Nationale Konsultation – die neunte
20. Jun. 2020Ein liberaler Soziologe prangert den Fragebogen der Regierung zur nationalen Konsultation als Propagandainstrument an, während ein regierungsfreundlicher Analyst in ihm eine Übung in Sachen Demokratie sehen kann.
Die Regierung hat einen Fragebogen an alle erwachsenen Ungarn verschickt. Darin erkundigt sie sich nach der Meinung der Bürger zu ihrer Vorgehensweise im Kampf gegen die Coronavirus-Pandemie sowie den Plänen zur Wiederankurbelung der Wirtschaft. Es ist bereits die neunte derartige Kampagne innerhalb der zurückliegenden neun Jahre.
Der Meinungsforscher und Soziologe Endre Sík kritisiert die erneute Konsultationskampagne: Wäre die Regierung tatsächlich an der Meinung der Bevölkerung zu bestimmten Themen interessiert, dann wäre eine repräsentative Umfrage genau das Richtige und würde mehrere hundert Mal weniger kosten, empört sich Sík in einem Interview mit Klubrádió. Folglich geht er davon aus, dass die Regierung mit möglichst vielen Menschen in direkten Kontakt treten und sie für ihre Politik gewinnen möchte. Die Fragen, die an die Bevölkerung gestellt würden, enthielten faktisch Gründe dafür, warum die Regierung den richtigen Kurs eingeschlagen habe. Gleichzeitig ist der Experte der Ansicht, dass die Kampagne der Nationalen Konsultation professionell sei – und zwar als ein Propagandainstrument.

## Rohdaten
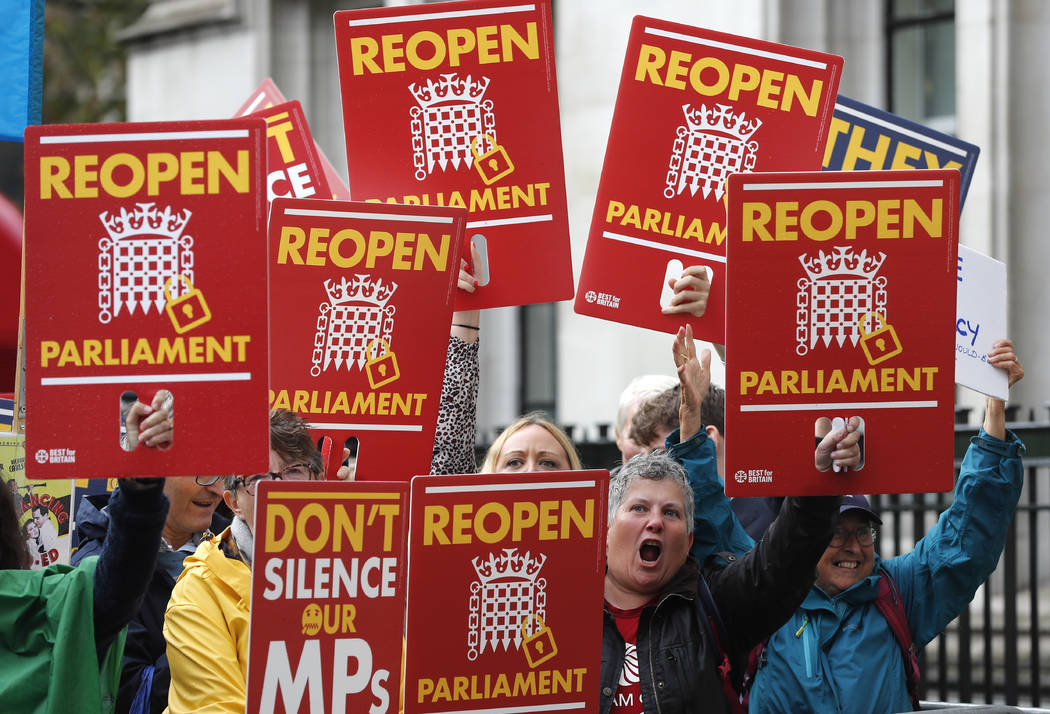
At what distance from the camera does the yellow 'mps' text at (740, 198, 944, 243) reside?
11.1 feet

## Auszuführende Aufgaben
1. In welchem Medium äußert sich Endre Sík laut dem Text über die nationale Konsultation zu der Kampagne?
2. Führe den Text über die nationale Konsultation im Anschluss an seinen letzten Satz weiter.
Die Daten spielen hierfür keine Rolle.

## Antworten je Aufgabe
1. In einem Interview mit Klubrádió.

2.
János Simon lobt in Magyar Nemzet die Gepflogenheit der Regierung, die Wähler regelmäßig zu wichtigen politischen Fragen zu konsultieren. Der technologische Fortschritt und die 85-prozentige Internetabdeckung würden es sogar ermöglichen, die Bevölkerung noch regelmäßiger in politische Debatten mit einzubeziehen, gibt der Politikwissenschaftler zu bedenken. Zwischenzeitlich jedoch gäben die fortlaufenden nationalen Konsultationen den Ungarn eine ausgezeichnete Gelegenheit, sich auf eine stärkere Mitwirkung an Themen von öffentlichem Interesse einzustellen. Gleichzeitig würden positive Rückmeldungen der Regierung auch als eine Art Kraftquelle dienen – sowohl in der Innenpolitik als auch international, notiert Simon.